Blogs are often fairly simple in design, focused on quick delivery of content related to a particular topic or subject, and typically devoid of the interactivity that characterizes mainstream and commercial websites. Blogs often contain author-published, unfiltered content, with little to no pre-publication editing. The content on blogs usually consists of personal opinion, commentary, and criticism, and sometimes even live reporting, similar to mainstream media but often with a level of variety, creativity, and spontaneity which mainstream media cannot match. In a way, a blog is much like an e-mail which anyone can read the moment is it sent. For those accustomed to writing, blogging will likely be a very natural way of communicating, allowing one to communicate their thoughts to the world as quickly as those thoughts can be typed.
It should not come as a surprise that blogs on legal topics abound. A simple search for law-related blogs turns up thousands of hits, from blogs run by mainstream publishers like the Wall Street Journal to blogs by individuals, on topics like copyright law, sports law, immigration law, and thousands of others. Some of those blogs exist to provide critical analysis or commentary about recent legislation while others exist to provide a resource featuring summaries of state law and recent cases. There are many attorneys who maintain blogs on behalf of themselves or their firms, and it is likely that if you have an interest in a topic, someone is blogging about it.
Blogging is not without its pitfalls, as blogs can create legal issues both for attorneys and their clients. Here are a few legal issues to keep in mind if you or your clients are interested in blogging:
Copyright Law: Much of the content posted to a blog is copyrightable. For all original content created by the author (such as a poem or critique), under U.S. copyright law, the author holds copyright in the work, barring an agreement to the contrary. Therefore, a blogger’s original content is protected under copyright law and the blogger may protect the content. If, on the other hand, content was obtained from a third-party source, then the user of such content should ensure that its use is with permission (i.e., under license). Re-use of another’s content, even when attribution is given to the original source, may constitute copyright infringement and could subject the user to liability.
Defamation/Privacy: Because a blog is such an easy way to quickly publish written opinion, and because it is typically done in an unedited, unfiltered manner, there have been a number of cases where blogs have caused their authors to be subject to defamation or invasion of privacy claims. The anonymity afforded by the Internet makes it potentially difficult for plaintiffs to identify an alleged defamer, with some courts even siding with the anonymous blogger in dismissing claims against them. Other cases in which employees are critical of their employers can create potential liability for both the employee (in the case of a breach of an employment agreement, for example) as well as the employer (for defamation, wrongful termination, etc.).
Trade Secrets: The ease with which blogs can be established and used to publish information also make them great vehicles for quickly disseminating potentially harmful content. Cases relating to misappropriation of trade secrets and confidential information take on greater significance when an employee can publish company secrets on a blog, making them instantly available to everyone (including competitors).
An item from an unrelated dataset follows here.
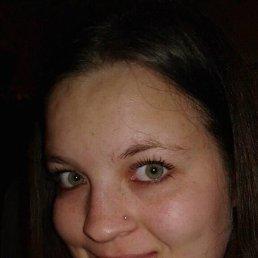 Екатерина, 24 года, Шостка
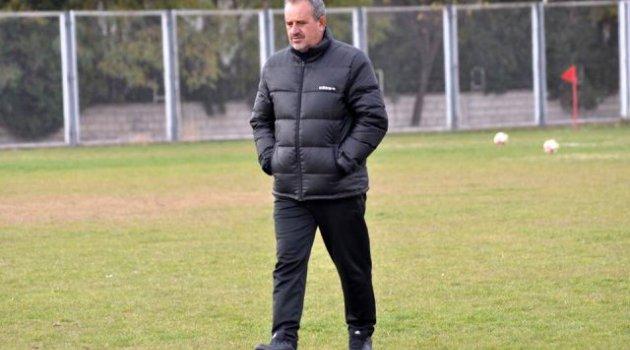 Ereğlispor Kayserili antrenörlere emanet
Employers who are using blogs to promote or provide more information about themselves should ensure that guidelines are established and enforced with respect to posting on those blogs. Companies should also ensure that their employees understand what information may and may not be made public and know whether they are authorized to speak on behalf of the employer. Employment agreements, confidentiality agreements, and/or employment policies should be used to help deter and protect against such activity.
First Amendment: Legal issues which were in controversy during the formative years of the Internet relating to use and misappropriation of third-party content and linking to third-party websites are now being given another look due to the ease with which existing content can be reposted to a blog. However, unlike a website which exists for a commercial purpose, blog use is often not commercial and therefore the writings which appear on the site may be considered to be protected expression under the First Amendment, depending on the facts and circumstances of the case.
This article appeared in the March 2009 issue of the Maryland Bar Bulletin, a publication of the Maryland State Bar Association.